- [Metin parçası]
════════════════════

Ümit Kayaçelebi

Şarkılar Bizi Söyler

Ümit Kayaçelebi

Ada Sahillerinde Bekliyorum

***

Ada sahillerinde bekliyorum

Her zaman yollarını gözlüyorum

Yârim seni seviyor istiyorum

Beni şâd et Şadiye’m başın için

Nerede o mis gibi leylaklar

Sararıp solmak üzre yapraklar

Bana mesken olunca topraklar

Beni şâd et Şadiye’m başın için

Hep neşeli ortamlarda el çırparak söylenen bu türküde aslında Suat Bey ve Şadiye Hanım’ın hüzünlü aşkı anlatılır… Şadiye zengin bir ailenin kızıdır. Suat ise fakir bir gençtir. Kader ikisini bir yaz Ada’da buluşturur ve birbirlerine âşık olurlar. Fakat babası, kızını Suat Bey’e vermek istemez. Kış geldiğinde Şadiye ve ailesi Ada’dan ayrılır. Suat ise Ada’da kalır ve sahilde hep Şadiye’nin ona geleceği günü bekler.

Bu arada mektuplarla haberleşmeye devam ederler. Fırtınalı bir akşam Suat bu özleme dayanamaz ve kendini denizin azgın sularına bırakır. Ertesi sabah, fırtına nedeni ile gelemeyen tekneden Suat’a bir mektup gelir, bu Şadiye’nin mektubudur. Mektupta Şadiye “Suat, babamı nihayet evlenmemize ikna ettim, gelip beni ailemden isteyebilirsiniz.” yazıyordur.

Bir Bahar Akşamı Rastladım Size

***

Bir bahar akşamı rastladım size

Sevinçli bir telaş içindeydiniz

Derinden bakınca gözlerinize

Neden başınızı öne eğdiniz?

İçimde uyanan eski bir arzu

Dedi ki yıllardır aradığın bu

Şimdi soruyorum büküp boynumu

Daha önceleri neredeydiniz?

Fuat Edip, gençliğinde rüyasında çok güzel bir kız görür ve o kıza gönlünü kaptırır. Yıllarca o kızı bulma hayaliyle yanıp tutuşur. Ailesi ona baskı kurar ve zorla evlendirilir. Bir bahar akşamı Fuat Edip’in yolu, Çamlıca Kız Lisesi’nin önünden geçer. Okulun dağıldığı sırada şairimizin gözüne bir kız ilişir. Bu kız, yıllar önce rüyasında gördüğü kızdır.

════════════════════

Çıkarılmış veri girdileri
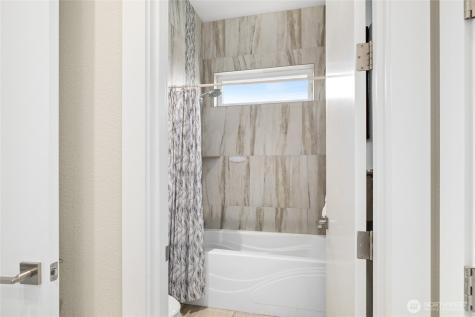 341 Stonegate Drive Ellensburg WA 98926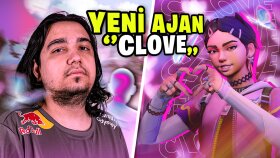 Youtube Thumbnail tasarımı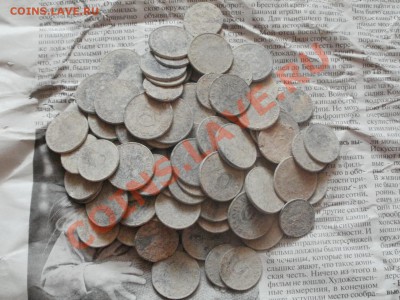 №1!! 101 Монета Рейха. Цинк! До 29.07.2011г 22.00мск - P7264222.JPG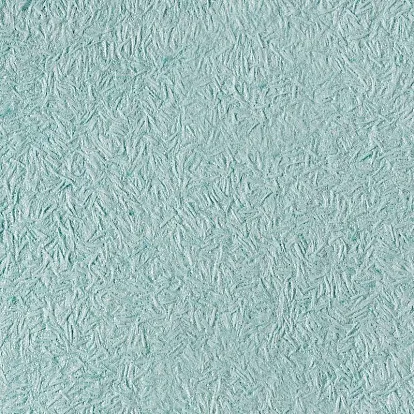 Обои жидкие Silk Plaster Миракл 1026
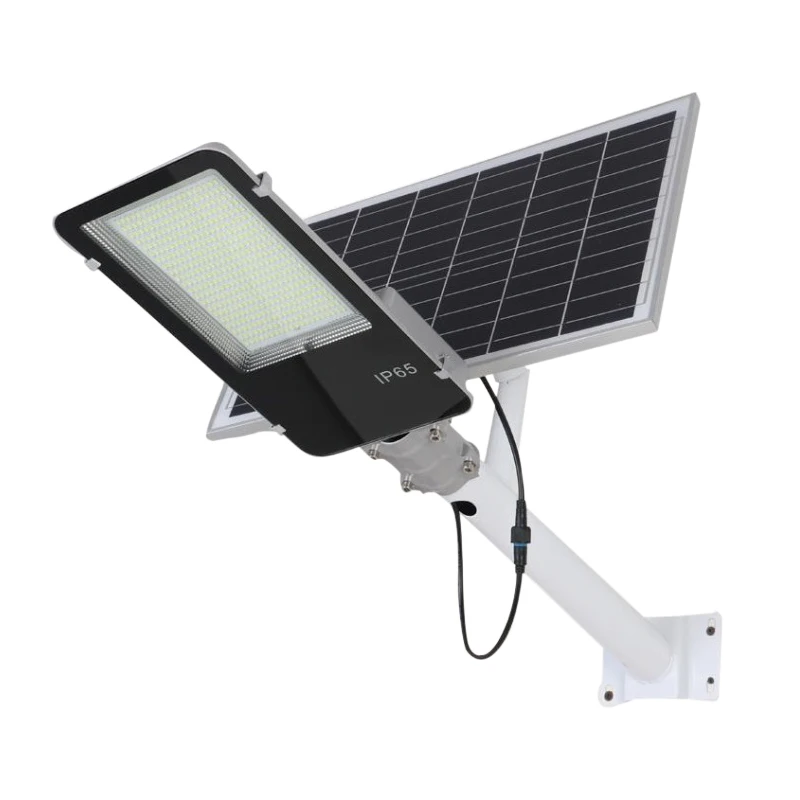 Распродажа, алюминиевые светильники для дорожек на солнечной батарее, 50 Вт, 100 Вт, 200 Вт, 300 Вт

════════════════════

- [Görev tanımı] Şarkıların ardındaki hikâyeleri anlatan metne kaldığı yerden devam edin. Bu öğeler başka bir kaynaktan alınmıştır.

- [Beklenen cevap]
Şair, adeta donakalır, kendinden geçer. Onun bu halini fark eden öğrenci de utanarak boynunu eğer. Fuat Edip, artık yaşlanmış haliyle kıza bakar kalır, artık her şey için çok geçtir. Âdeta beyninden vurulmuş bir halde yoluna devam ederken şu mısraları mırıldanır: “Bir bahar akşamı rastladım size.” (Beste: Selâhattin Pınar)

Gençliğe Veda

***

Elveda, elveda gençliğim / elveda, ey hatıralar

Elveda mesut günlerim, ümit dolu sayfalar.

Yine mevsimler dönecek, yine yapraklar düşecek

Giden gençliğimiz geri gelmeyecek.

Ellerim semaya doğru yalvardım yıllarca

Dursun zaman dönmesin mevsimler

Tanrım, tanrım, bana ümit ver, heyhat…

Elveda, elveda, elveda ah, elveda.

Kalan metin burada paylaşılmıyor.